DC voltage-sustained self-oscillation of a nano-mechanical electron shuttle
Daniel R. Koenig, Eva M. Weig

TL;DR
This paper demonstrates voltage-sustained self-oscillation in a nanoelectromechanical charge shuttle, achieving stable operation at cryogenic temperatures with minimal energy, advancing NEMS actuation methods.
Contribution
It introduces a novel self-oscillation scheme for nanomechanical shuttles that operates with very low energy input and demonstrates stable transport at cryogenic temperatures.
Findings
Stable shuttling observed for billions of cycles
Ohmic current-voltage characteristics with a sharp dissipation threshold
Operation feasible at millikelvin temperatures for single-electron shuttling
Abstract
One core challenge of nanoelectromechanical systems (NEMS) is their efficient actuation.

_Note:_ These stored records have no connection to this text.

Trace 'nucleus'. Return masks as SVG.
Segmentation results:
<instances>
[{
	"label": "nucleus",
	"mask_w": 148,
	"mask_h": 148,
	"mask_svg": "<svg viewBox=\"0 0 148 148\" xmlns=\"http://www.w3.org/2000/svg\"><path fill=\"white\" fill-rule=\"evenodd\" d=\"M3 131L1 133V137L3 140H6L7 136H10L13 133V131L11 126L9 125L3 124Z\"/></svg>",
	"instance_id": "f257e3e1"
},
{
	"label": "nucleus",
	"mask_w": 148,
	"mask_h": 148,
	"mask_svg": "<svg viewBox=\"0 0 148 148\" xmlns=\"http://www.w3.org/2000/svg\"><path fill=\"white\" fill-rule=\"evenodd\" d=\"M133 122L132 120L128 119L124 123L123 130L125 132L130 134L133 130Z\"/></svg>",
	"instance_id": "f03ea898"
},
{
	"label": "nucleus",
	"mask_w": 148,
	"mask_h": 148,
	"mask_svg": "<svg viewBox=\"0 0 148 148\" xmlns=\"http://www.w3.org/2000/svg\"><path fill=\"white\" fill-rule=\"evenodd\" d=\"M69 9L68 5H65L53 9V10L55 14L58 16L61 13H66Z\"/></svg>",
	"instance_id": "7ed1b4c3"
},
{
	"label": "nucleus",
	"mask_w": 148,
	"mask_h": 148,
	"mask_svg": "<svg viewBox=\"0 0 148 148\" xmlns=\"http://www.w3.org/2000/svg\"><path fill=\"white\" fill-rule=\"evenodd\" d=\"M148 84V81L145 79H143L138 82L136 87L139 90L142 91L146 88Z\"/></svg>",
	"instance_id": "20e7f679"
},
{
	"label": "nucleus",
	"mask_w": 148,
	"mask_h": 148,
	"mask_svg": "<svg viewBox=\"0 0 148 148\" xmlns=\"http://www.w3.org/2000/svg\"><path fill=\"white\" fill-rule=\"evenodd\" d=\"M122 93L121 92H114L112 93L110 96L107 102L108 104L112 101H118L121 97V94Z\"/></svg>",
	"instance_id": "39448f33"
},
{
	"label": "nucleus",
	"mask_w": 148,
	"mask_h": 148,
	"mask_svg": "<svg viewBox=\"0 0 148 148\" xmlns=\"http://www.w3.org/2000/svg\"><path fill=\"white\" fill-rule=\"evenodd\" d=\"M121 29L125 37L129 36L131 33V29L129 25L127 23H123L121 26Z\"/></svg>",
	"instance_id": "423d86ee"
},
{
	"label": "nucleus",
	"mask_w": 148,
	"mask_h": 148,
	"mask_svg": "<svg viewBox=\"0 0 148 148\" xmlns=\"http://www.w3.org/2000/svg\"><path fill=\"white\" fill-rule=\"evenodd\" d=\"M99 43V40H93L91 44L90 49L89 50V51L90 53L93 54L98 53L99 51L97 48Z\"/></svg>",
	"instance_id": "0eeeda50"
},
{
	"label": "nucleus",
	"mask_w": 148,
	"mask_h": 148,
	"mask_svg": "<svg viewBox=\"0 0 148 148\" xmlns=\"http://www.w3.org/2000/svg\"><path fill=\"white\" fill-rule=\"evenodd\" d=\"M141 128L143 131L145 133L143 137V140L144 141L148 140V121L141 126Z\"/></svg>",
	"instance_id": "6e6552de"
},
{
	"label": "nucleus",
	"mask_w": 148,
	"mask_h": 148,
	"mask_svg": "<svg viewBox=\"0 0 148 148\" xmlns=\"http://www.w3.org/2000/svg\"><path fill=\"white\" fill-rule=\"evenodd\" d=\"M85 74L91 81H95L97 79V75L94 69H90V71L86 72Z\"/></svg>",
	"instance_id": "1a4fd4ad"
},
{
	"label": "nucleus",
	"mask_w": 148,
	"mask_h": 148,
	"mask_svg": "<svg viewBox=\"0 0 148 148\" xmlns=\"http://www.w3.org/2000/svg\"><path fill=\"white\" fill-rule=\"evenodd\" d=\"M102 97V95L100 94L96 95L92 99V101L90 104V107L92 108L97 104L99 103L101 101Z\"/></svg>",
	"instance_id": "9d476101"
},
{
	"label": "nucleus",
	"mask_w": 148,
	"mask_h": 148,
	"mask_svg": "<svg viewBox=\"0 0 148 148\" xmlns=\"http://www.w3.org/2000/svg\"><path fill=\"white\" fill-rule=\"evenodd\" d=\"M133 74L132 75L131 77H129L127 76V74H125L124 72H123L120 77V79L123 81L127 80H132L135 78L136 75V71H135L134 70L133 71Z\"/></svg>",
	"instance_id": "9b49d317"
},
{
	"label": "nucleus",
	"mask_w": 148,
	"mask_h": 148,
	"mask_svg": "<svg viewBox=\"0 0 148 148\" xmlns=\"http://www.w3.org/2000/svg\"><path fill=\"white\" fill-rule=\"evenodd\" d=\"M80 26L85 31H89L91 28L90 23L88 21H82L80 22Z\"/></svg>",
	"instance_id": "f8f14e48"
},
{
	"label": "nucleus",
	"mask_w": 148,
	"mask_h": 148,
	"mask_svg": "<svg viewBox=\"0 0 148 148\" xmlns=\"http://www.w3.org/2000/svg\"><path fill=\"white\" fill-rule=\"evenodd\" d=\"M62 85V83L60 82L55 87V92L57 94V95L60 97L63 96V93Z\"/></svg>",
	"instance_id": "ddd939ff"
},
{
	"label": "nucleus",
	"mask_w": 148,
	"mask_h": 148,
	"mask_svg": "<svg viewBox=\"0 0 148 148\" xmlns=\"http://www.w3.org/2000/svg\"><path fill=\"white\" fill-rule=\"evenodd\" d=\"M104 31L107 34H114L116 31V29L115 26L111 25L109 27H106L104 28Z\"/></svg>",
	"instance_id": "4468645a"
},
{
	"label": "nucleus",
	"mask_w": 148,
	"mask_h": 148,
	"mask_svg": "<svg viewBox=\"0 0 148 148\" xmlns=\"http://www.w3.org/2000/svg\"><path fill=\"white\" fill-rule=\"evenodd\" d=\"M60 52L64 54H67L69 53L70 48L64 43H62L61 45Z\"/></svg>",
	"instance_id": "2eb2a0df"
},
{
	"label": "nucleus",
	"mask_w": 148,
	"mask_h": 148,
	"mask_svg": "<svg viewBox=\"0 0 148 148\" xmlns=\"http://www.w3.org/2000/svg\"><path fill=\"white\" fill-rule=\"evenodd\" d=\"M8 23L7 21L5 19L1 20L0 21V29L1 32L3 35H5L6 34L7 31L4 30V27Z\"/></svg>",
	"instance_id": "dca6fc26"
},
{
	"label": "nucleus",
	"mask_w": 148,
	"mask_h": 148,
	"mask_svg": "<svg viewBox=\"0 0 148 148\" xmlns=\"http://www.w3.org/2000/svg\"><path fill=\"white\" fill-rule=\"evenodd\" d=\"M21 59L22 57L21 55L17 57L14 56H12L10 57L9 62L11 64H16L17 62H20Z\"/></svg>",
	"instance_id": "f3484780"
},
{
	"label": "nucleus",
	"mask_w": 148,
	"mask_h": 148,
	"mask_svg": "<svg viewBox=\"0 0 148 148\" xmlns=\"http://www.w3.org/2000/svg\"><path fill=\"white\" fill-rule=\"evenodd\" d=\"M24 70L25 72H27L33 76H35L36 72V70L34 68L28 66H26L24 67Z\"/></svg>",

A promising concept superseding resonant driving is self-oscillation. Here we demonstrate voltage-sustained self-oscillation of a nanomechanical charge shuttle. Stable transport at 4.2 K is observed for billions of shuttling cycles, giving rise to ohmic current-voltage curves with a sharp dissipation threshold. With only a few nanowatts of input energy the presented scheme is suitable for operation in the millikelvin regime where Coulomb blockade-controlled single electron shuttling is anticipated.